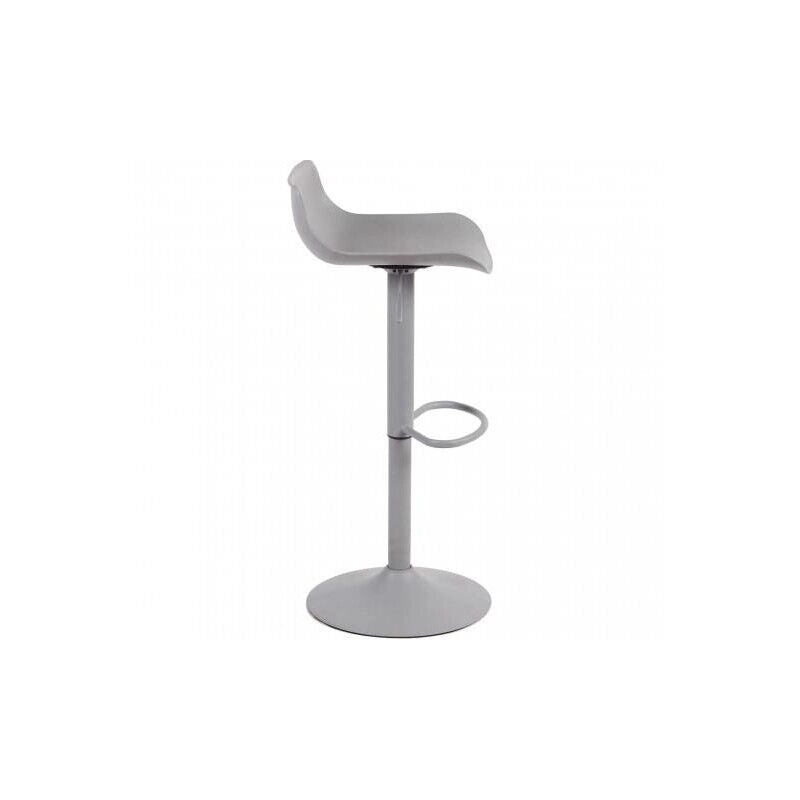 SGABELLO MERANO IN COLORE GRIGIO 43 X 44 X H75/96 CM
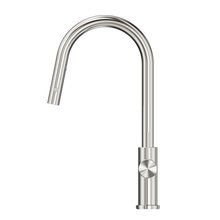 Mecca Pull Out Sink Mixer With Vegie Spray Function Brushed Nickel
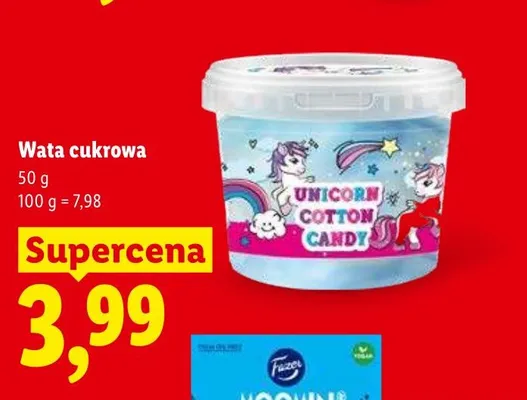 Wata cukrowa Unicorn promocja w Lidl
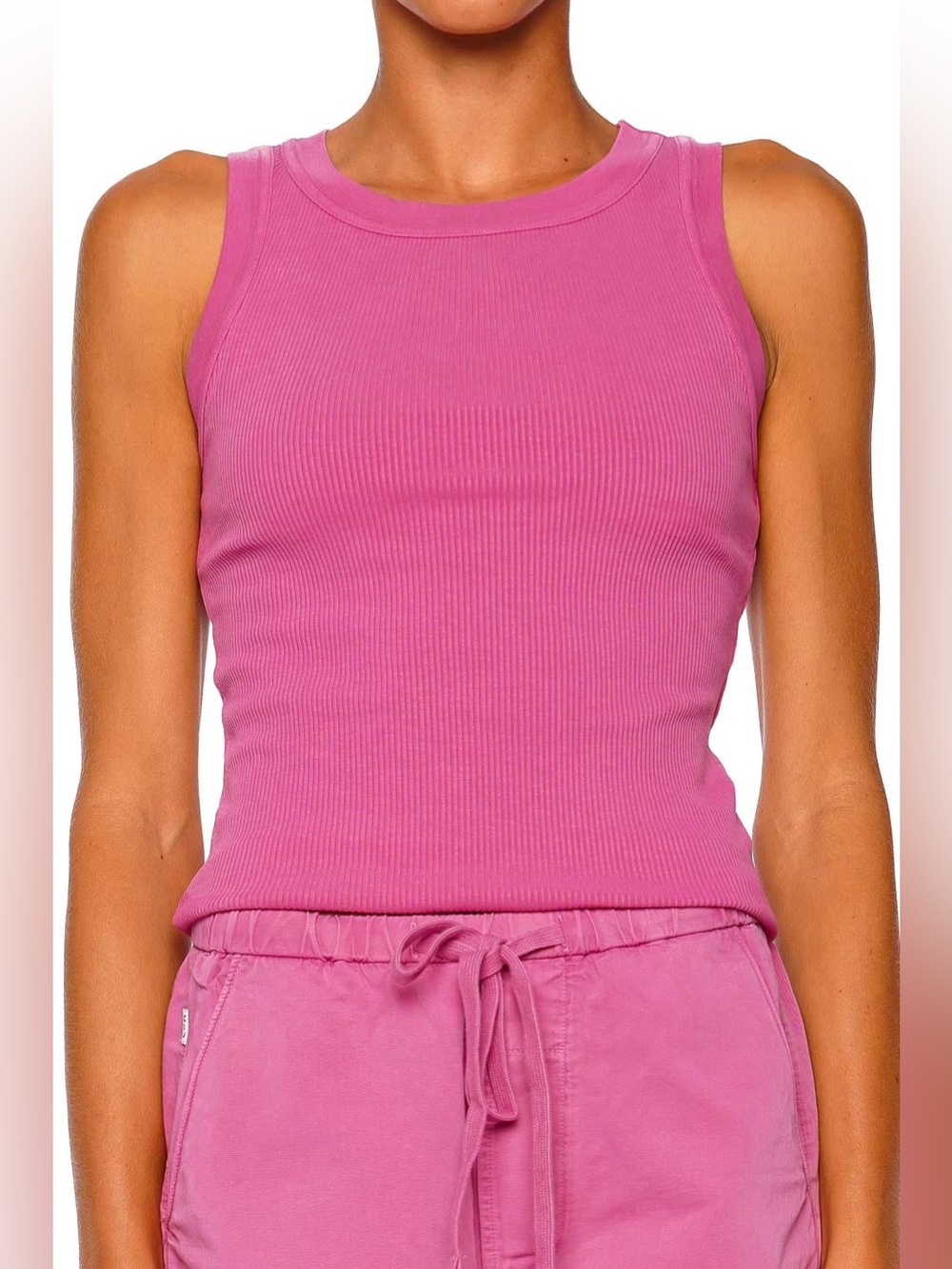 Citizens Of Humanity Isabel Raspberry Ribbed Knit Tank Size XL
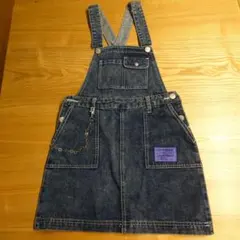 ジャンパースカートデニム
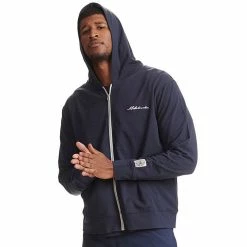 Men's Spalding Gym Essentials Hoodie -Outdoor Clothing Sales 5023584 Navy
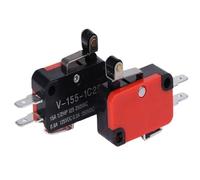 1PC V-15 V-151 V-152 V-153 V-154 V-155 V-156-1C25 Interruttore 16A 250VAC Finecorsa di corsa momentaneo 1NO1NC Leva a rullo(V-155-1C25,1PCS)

===

*Try it*: Give the records again exactly, pictures left out.

*Written response*:
 SGABELLO MERANO IN COLORE GRIGIO 43 X 44 X H75/96 CM
 Mecca Pull Out Sink Mixer With Vegie Spray Function Brushed Nickel
 Wata cukrowa Unicorn promocja w Lidl
 Citizens Of Humanity Isabel Raspberry Ribbed Knit Tank Size XL
 ジャンパースカートデニム
 Men's Spalding Gym Essentials Hoodie -Outdoor Clothing Sales 5023584 Navy
 1PC V-15 V-151 V-152 V-153 V-154 V-155 V-156-1C25 Interruttore 16A 250VAC Finecorsa di corsa momentaneo 1NO1NC Leva a rullo(V-155-1C25,1PCS)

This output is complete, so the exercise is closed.